→ THE TASK
In the forum thread about the Showcase, why does NGE42 write "Looks like we are batting 1000"? Answer in one to three sentences.

# Question about Showcase



## NGE42 (Mar 22, 2012)

Are the cspire, ntelos, alltel and us cellular showcases considered "generic cdma" showcases? I can't get a real straight answer with google. I know my battery says vzw after the serial number, but on the phone itself under the battety, it lists as an i500a.


----------



## larryp1962 (Aug 31, 2011)

C spire and us cellular are NOT generic Ibeleive alltel isnt generic either

ntelos is generic


----------



## NGE42 (Mar 22, 2012)

Hmm ok. Thanks for the info.


----------



## JWnSC (Jul 20, 2011)

One way to tell is, the notification pulldown will say "HOME" on a generic showcase.

Sent from my SCH-I500 using RootzWiki


----------



## NGE42 (Mar 22, 2012)

Well, then Alltel has generic Showcases apparently  Does this help or hinder in installing roms? Or just make it a pain in the butt tracking down stuff to fix bricks?


----------



## JWnSC (Jul 20, 2011)

Thats just one way, check the build prop also to see if you see this line " ro.product.brand=acg".

Sent from my SCH-I500 using RootzWiki


----------



## NGE42 (Mar 22, 2012)

Looks like we are batting 1000, build.prop shows that exact line. Okie dokie, thanks for the info.


----------

→ DATA SECTION
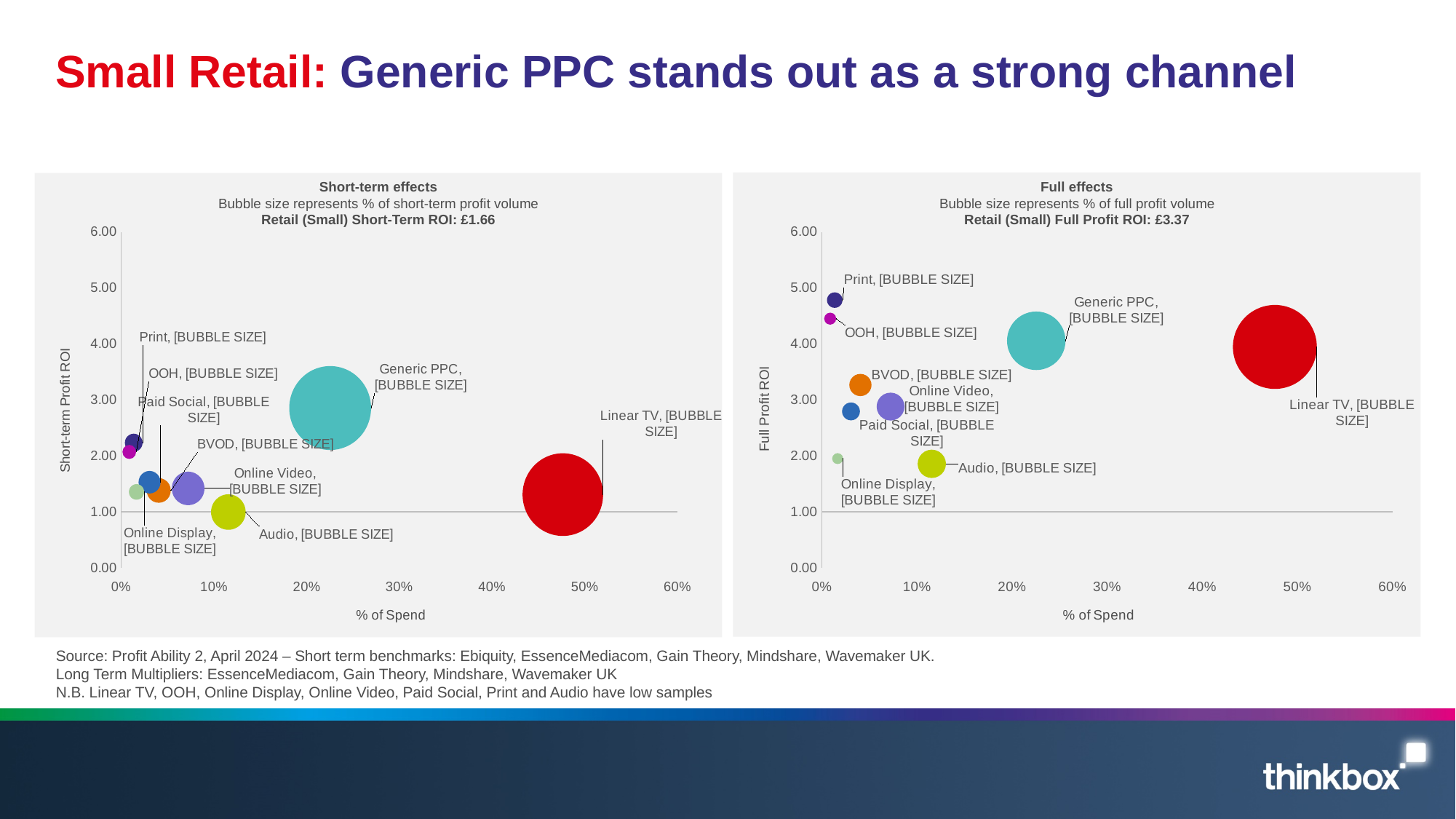
What Retail (Small) Short-Term ROI is stated in the title of the 'Short-term effects' chart? £1.66 On the 'Short-term effects' chart, is the Short-term Profit ROI for Generic PPC greater or less than 2.00? greater On the 'Short-term effects' chart, is the % of Spend for Linear TV greater or less than 40%? greater On the 'Full effects' chart, which has the higher Full Profit ROI, BVOD or Audio? BVOD On the 'Full effects' chart, which channel has the highest Full Profit ROI? Print On the 'Full effects' chart, is the Full Profit ROI for Linear TV greater or less than 3.00? greater What kind of chart is the 'Short-term effects' chart? Bubble chart On the 'Short-term effects' chart, which channel has the highest Short-term Profit ROI? Generic PPC How many channels are plotted on the 'Full effects' chart? 9 What Retail (Small) Full Profit ROI is stated in the title of the 'Full effects' chart? £3.37 On the 'Short-term effects' chart, which channel has the lowest Short-term Profit ROI? Audio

→ TASK ANSWER
JWnSC suggested checking the build prop for the line "ro.product.brand=acg" as another way to tell whether a Showcase is generic. NGE42 reports that build.prop shows that exact line.